** 抜粋 **
######

初めて獨協大学に行く
本当は行くかどうか迷っていたのだけれど、とりあえず獨協大学に行ってみた。
たまたま午前中に野暮用で半蔵門線・水天宮前駅まで行くことになったので、午後から半蔵門線を北上し、東武伊勢崎線に自動変更して、獨協大学のある草加の次の駅の松原団地というところへ向かった。またもや*1なんだここは、というカルチャーショック。駅につくあたりから周囲は昭和30〜40年代を思わせる*2団地、団地、団地だらけ。駅を降りて周囲を見回しても本当にデザインが同じ4〜5階立ての団地が辺り一面に区画されてあって、その中に大学がぽっつりとあった。これが首都圏のベットタウンということなのか、僕の故郷では見れない風景だった。
周囲の風景に驚きながらも、獨協大学創立40周年記念&カント没後200年記念講演会「現代に生きるカント哲学」を聞きに行った。
獨協大学創立40周年記念&カント没後200年記念講演会「現代に生きるカント哲学」参加
獨協大学にてカントの話が聞けるということで参加。僕は『純粋理性批判』も『実践理性批判』もというかカントの著作は直接読んだことがなく、神戸幼児連続殺人事件後に柄谷行人氏が出版した『倫理21』で簡単にカントの言説の一端に触れたぐらい。はっきり言って素人。ただ先日のThat's Japan 連続シンポジウム・こころ真論2 において宮台真司氏が『純粋理性批判』と『実践理性批判』の趣旨の相違を素人でもわかるように解説してくれたのもあり、今回遠方なので行こうかどうか迷っていたのだけれど、見切り発車。
講演のテーマは以下の通り。
- 「カントの故郷・私の故郷ケーニヒスベルク」ハンス・ハルトムート・ゲートケ氏(獨協大学教授)
- 「カントが難しいのは翻訳のせい?――哲学書の翻訳の問題」浅見昇吾氏(上智大学助教授)
- 「幸福と道徳善との関係――カントの根本悪の問題を手がかりに」中島義道氏(電気通信大学教授)
「カントの故郷・私の故郷ケーニヒスベルク」ハンス・ハルトムート・ゲートケ氏
正直言うと、ケーニヒスベルグという都市の歴史を僕はまったく知らなかった。カントの故郷として、ゲートケ氏の故郷として語られるケーニヒスベルグ(現・カリーニングラード)に強い印象を受けた。
- ケーニヒスベルグは東プロイセンの都市。
- カントはケーニヒスベルグで生まれ育ち、論理学・形而上学の教授としてケーニヒスベルグ大学に勤める。カントは他の大学から招聘を受けてもケーニヒスベルグから外に出なかったとのこと。

######

** データ **
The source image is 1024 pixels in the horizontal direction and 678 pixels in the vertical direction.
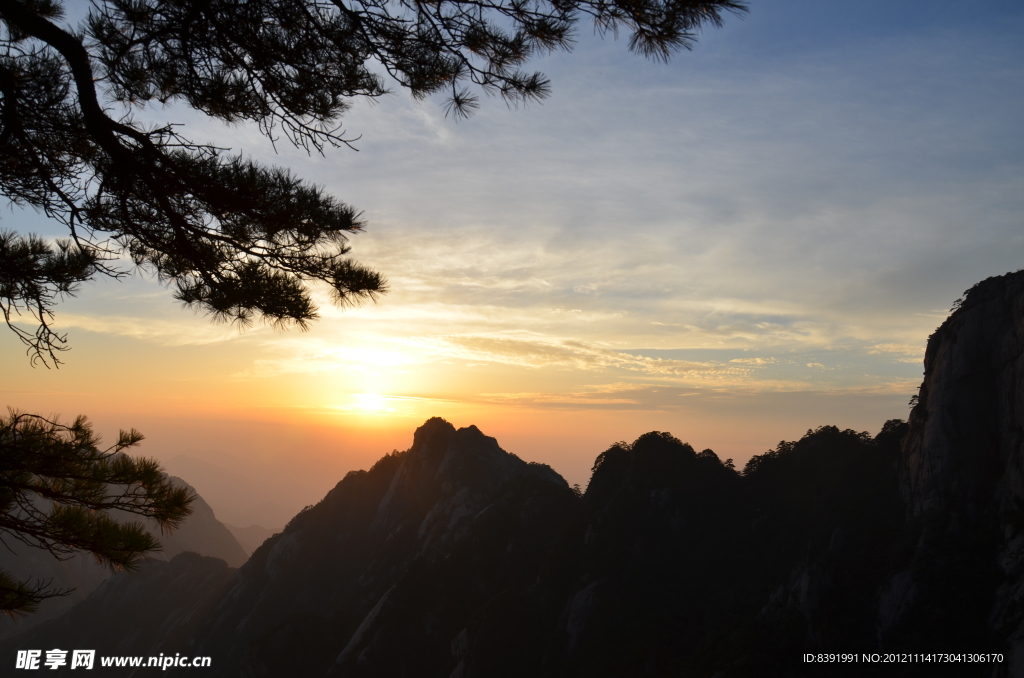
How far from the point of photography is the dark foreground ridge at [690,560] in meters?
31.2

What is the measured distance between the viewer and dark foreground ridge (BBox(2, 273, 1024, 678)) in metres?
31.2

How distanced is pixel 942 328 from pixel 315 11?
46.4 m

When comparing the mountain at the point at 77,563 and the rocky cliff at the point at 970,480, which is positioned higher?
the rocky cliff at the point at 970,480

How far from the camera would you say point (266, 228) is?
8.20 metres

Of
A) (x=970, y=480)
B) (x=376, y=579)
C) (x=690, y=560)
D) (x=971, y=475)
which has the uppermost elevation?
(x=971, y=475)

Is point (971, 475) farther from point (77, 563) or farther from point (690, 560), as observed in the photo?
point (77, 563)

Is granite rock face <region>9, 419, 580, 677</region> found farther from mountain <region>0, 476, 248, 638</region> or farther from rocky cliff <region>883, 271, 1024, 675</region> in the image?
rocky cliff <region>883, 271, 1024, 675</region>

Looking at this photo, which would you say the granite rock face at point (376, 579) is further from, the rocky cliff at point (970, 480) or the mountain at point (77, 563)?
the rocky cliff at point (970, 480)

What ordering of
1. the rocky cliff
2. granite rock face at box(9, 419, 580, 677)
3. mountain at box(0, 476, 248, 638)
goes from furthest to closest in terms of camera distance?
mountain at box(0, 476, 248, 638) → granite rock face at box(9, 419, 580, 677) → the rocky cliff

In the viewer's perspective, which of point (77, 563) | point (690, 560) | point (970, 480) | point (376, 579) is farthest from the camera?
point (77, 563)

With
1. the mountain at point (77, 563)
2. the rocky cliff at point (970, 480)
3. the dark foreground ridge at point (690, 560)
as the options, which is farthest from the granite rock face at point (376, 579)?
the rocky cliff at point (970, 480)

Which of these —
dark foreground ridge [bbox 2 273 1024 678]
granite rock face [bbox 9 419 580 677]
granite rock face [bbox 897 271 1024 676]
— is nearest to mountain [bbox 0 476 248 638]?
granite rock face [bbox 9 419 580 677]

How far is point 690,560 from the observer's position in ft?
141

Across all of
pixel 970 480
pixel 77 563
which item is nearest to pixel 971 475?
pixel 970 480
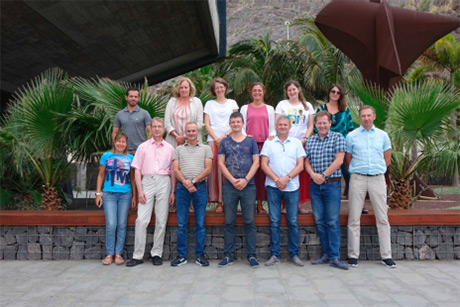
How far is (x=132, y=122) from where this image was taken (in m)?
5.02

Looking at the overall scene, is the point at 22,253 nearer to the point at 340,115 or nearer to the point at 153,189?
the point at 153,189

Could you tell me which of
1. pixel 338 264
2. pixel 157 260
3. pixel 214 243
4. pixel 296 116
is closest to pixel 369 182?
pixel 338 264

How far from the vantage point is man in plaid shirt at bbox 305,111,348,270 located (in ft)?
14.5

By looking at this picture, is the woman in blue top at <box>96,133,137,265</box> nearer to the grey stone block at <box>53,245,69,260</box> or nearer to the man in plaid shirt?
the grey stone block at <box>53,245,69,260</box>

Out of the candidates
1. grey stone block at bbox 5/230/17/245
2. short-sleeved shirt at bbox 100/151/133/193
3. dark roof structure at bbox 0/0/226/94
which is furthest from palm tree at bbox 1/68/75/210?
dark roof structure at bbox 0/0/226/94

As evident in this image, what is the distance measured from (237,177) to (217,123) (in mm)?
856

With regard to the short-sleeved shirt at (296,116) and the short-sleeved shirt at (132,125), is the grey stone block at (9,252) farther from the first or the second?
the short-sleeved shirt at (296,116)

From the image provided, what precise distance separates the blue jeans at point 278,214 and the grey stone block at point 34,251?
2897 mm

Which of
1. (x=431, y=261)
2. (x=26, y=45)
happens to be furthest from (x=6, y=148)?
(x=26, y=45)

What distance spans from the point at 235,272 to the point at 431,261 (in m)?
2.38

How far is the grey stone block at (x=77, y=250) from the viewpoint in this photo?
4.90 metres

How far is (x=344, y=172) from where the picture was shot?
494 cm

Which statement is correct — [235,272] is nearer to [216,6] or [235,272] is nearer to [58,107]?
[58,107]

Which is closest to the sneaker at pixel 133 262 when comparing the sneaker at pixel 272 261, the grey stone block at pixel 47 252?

######

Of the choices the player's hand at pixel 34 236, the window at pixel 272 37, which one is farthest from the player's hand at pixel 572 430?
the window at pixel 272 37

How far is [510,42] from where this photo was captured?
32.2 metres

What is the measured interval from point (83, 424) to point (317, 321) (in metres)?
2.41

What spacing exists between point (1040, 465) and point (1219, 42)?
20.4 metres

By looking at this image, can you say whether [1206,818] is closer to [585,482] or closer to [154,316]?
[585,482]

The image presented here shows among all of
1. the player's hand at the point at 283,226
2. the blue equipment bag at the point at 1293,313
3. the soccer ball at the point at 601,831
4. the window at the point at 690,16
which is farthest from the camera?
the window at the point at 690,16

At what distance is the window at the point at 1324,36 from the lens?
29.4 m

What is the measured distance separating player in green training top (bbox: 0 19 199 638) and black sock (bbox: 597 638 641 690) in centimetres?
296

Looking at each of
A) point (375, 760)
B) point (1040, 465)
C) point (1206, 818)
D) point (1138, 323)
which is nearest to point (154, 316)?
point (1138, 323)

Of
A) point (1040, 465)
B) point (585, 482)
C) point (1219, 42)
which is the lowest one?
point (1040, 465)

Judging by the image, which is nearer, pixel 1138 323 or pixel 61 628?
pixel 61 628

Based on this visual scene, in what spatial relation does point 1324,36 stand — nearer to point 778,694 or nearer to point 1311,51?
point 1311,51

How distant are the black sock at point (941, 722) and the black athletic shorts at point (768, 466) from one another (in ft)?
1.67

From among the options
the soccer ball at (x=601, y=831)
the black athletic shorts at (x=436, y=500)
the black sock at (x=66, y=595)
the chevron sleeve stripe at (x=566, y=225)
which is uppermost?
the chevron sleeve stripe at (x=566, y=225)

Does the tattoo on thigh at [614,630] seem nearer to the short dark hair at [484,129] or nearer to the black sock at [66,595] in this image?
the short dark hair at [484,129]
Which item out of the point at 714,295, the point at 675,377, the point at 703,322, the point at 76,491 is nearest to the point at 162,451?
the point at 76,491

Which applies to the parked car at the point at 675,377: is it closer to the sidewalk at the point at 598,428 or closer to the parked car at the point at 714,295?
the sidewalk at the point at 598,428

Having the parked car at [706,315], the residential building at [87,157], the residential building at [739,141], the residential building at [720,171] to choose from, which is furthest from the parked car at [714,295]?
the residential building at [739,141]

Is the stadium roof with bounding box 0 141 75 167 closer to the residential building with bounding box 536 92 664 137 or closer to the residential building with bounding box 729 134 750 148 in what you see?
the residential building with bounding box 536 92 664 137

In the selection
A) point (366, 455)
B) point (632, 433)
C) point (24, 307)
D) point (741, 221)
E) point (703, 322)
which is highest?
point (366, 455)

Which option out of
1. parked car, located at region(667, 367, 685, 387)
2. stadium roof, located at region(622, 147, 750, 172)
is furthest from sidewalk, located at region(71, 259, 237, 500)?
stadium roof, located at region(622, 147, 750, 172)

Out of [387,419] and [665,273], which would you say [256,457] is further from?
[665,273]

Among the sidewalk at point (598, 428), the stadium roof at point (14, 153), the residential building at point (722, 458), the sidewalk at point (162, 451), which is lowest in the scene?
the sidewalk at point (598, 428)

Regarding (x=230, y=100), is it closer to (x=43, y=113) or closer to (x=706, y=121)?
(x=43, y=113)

######

** 必要な作業 **
**A.** カント講演会の参加記で、筆者が獨協大学へ行くために向かった駅はどこか。
**B.** カント講演会の参加記にある「周囲の風景に驚きながらも、獨協大学創立40周年記念&カント没後200年記念講演会「現代に生きるカント哲学」を聞きに行った。」という一文を英語に訳せ。
**C.** カント講演会の参加記を、最後の文に続けて書き進めよ。

** 回答一覧 **
**A.** 草加の次の駅である松原団地だ。

**B.** Though surprised by the surrounding scenery, I went to hear the lecture event "Kant's Philosophy Living in the Present Day," held to commemorate the 40th anniversary of Dokkyo University's founding and the 200th anniversary of Kant's death.

**C.**
- ケーニヒスベルグの歴史
- 13世紀、ドイツ十字軍が東方植民によって建設された。
- ハンザ同盟に所属するバルト海の貿易都市として栄えた。
- 1525年にプロイセン公国の首都となる。
- 1701年フリードリヒ1世が戴冠を受けてプロイセン王国の首都となる。
- 領邦国家が統一され近代化が進められたときドイツ帝国のプロイセン州となる。
- 第一次世界大戦に敗戦後、ベルサイユ条約にてロシア・ポーランドに分割される。
- ナチス時代に奪回されるも、1945年ソ連・ポーランドに占領されてドイツの領地ではなくなる。
- 1944年にイギリスより爆撃を受けて破壊され、ドイツ降伏時にはソ連に占領される。
- 1945年の時点でケーニヒスベルグは90%近くが破壊された。1939年の人口が37万人、1945年4月の時点で2万5千人となる。
- カントの墓は奇跡的に残り、現在カント博物館になっている。
- 現在はロシアのカリーニングラード州の州都となっている。
- ゲートケ氏は1940年生まれ。
以前知り合いのドイツ帰国子女に「プロイセン」の話をふっても「?」って感じだったのだけど、その理由がわかった気がする。今はプロイセン地方はドイツではないのだから。
「カントが難しいのは翻訳のせい?――哲学書の翻訳の問題」浅見昇吾氏
浅見昇吾氏は(哲学書の)翻訳作業と翻訳のイメージについて語ってくれた。カントについて直接語るというよりは、翻訳を通して哲学を理解することの難しさを語っていたように思う。
- 翻訳ものは翻訳者によって全く違う。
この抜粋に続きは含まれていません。